Al viaggiatore che receda dal contratto prima della partenza per qualsiasi motivi anche imprevisto e sopraggiunto, al di fuori delle ipotesi elencate al primo comma, saranno addebitati – indipendentemente dal pagamento dell’acconto di cui all’art.7 comma 1 – il costo individuale di gestione pratica e l’eventuale corrispettivo di coperture assicurative già richieste al momento della conclusione del contratto o per altri servizi già resi, adeguate e giustificabili spese di risoluzione preventivamente indicate nei programmi alla voce Penali da recesso, salvo eventuali condizioni più restrittive – legate a periodi di alta stagione o di piena occupazione delle strutture – che verranno comunicate al viaggiatore in fase di preventivo e quindi prima della conclusione del contratto:

  1. 30% fino a 61 giorni di calendario prima della partenza (per quanto riguarda la biglietteria aerea ai sensi della normativa che regola la relativa tariffa);
  2. 50% da 60 a 41 giorni di calendario prima della partenza;
  3. 75% da 40 a 31 giorni di calendario prima della partenza;
  4. 100% dopo tali termini;

Nessun rimborso spetta a chi rinuncia il giorno ante partenza o il giorno stesso, o decida di interrompere il viaggio a soggiorno già intrapreso.
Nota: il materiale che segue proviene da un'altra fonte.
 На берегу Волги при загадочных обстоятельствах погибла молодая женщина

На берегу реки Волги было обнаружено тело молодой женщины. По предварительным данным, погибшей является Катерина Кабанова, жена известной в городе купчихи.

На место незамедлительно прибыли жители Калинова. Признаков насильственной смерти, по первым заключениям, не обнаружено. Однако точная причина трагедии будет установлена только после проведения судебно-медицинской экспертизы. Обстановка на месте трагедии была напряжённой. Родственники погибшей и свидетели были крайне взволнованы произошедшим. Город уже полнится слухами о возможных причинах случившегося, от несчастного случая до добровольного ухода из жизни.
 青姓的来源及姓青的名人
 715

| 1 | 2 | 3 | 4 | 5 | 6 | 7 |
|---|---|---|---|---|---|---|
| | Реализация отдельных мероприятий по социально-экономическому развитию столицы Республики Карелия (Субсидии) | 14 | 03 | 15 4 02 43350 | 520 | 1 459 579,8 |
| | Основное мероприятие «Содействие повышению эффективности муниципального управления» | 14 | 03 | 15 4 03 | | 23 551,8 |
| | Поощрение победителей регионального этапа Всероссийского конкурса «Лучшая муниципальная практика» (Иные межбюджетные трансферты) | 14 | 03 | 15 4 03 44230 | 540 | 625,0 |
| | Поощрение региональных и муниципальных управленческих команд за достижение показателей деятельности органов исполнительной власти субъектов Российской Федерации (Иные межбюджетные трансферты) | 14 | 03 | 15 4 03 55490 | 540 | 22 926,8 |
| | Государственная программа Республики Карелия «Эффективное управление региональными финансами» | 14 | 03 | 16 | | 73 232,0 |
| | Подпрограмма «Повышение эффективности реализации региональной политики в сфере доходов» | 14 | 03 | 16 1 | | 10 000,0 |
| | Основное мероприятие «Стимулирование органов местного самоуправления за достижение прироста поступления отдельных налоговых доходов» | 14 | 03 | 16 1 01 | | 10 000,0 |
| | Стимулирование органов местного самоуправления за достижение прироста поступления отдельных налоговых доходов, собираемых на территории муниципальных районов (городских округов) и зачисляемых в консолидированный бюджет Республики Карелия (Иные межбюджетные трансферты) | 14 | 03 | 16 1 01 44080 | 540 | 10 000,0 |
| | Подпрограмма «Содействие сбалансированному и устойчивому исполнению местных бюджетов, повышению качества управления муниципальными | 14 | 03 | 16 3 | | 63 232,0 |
Il calcolo dei giorni non include quelli di recesso e di partenza.

ATTENZIONE

In caso di annullamento o cambio nome di biglietti aerei di linea, aerei low cost o traghetti abbinati al pacchetto, già emessi, o altri servizi già acquistati e non rimborsabili la penale applicata sarà pari al 100% del costo del biglietto o servizio.